Hi all,

I'm getting a strange user error when working with Data.ByteString.Char8 and Text.Regex.PCRE.

Error I get is:
CustomerMaster: user error (Text.Regex.PCRE.ByteString died: (ReturnCode 0,"Ptr
parameter was nullPtr in Text.Regex.PCRE.Wrap.wrapMatch cstr"))

The part of the code causing problems is at the end of this e-mail. The complete code is attached.

I'm working at cleansing customer addresses for a ERP system data migration. The failing function is supposed to split some bytestrings using a list of regular expressions (split on words like suite, building, attention, etc...) stored in the "tags" binding. I use a foldl' to try each regular expression on each address (addr is a list of address part, can be seen as a list of bytestring values).

The funny and weird thing is that when I have only one regular expression in tags, it works. When I have more than one regular expression in tags it fails (user error) the first time one of the regular expression matches. A match replaces the current address part with 3 new parts, before, match, after. The next regular expression in the tags list will test the new before and after parts. I presume it's the testing of those newly created parts that causes the problem.

Any idea about what could go wrong here?

Thanks,

Olivier.

=== code ===

-- | Split unparsed address parts on keywords (suite, building, doors, etc...)

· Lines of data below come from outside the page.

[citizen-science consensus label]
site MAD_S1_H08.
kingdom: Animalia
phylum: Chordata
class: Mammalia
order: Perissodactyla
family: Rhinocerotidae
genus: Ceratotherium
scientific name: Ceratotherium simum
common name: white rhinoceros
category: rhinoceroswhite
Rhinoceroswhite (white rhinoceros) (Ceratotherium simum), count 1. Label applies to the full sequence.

splitOnTags :: AddressState
splitOnTags = do
  addr <- get
  put $ foldl' f addr tags
  where
    f a t   = concatMap (split t) a
    split (T {partType = p, regex = r}) a@(AP X v)
      | BS.null y    = [a]
      | otherwise = [AP X x, AE p, AP X z] -- new address parts
      where
        (x, y, z) = match r v
    split _ a = [a]

-- | Regex and part type representing tags used for splitting addresses

tags :: [Tag]
tags = [T AT
          (makeRegexOpts compCaseless execBlank
            "\\b(?:ATTN|ATTENTION|C/O)\\b[[:punct:]]?")
          (BS.pack "ATTN: ")
       ,T PB
          (makeRegexOpts compCaseless execBlank
            "\\b(?:(?:P\\.?\\s?O\\.?\\s*)BOX|C\\.P\\.|POSTFACH)\
            \[[:punct:]]?\\s+(?:NO.\\s+)?")
          (BS.pack "PO BOX: ")
       ,T BLDG
          (makeRegexOpts compCaseless execBlank
            "\\b(?:BLDG|BUILDING|HANGAR)[[:punct:]]?")
          (BS.pack "BLDG: ")
       ,T DOCK
          (makeRegexOpts compCaseless execBlank
            "\\bDOCK[[:punct:]]?")
          (BS.pack "DOCK: ")
       ,T STE
          (makeRegexOpts compCaseless execBlank
            "\\b(?:SUITE|STE|APT|ROOM)[[:punct:]]?\
            \\\s+(?:NO[[:punct:]]?)?")
          (BS.pack "STE: ")
       ,T UNIT
          (makeRegexOpts compCaseless execBlank
            "\\bUNIT[[:punct:]]?")
          (BS.pack "UNIT: ")
       ,T FLOOR
          (makeRegexOpts compCaseless execBlank
            "FLOOR")
          (BS.pack "FLOOR: ")
       ,T DOORS
          (makeRegexOpts compCaseless execBlank
            "\\bDOORS?[[:punct:]]?")
          (BS.pack "DOORS: ")]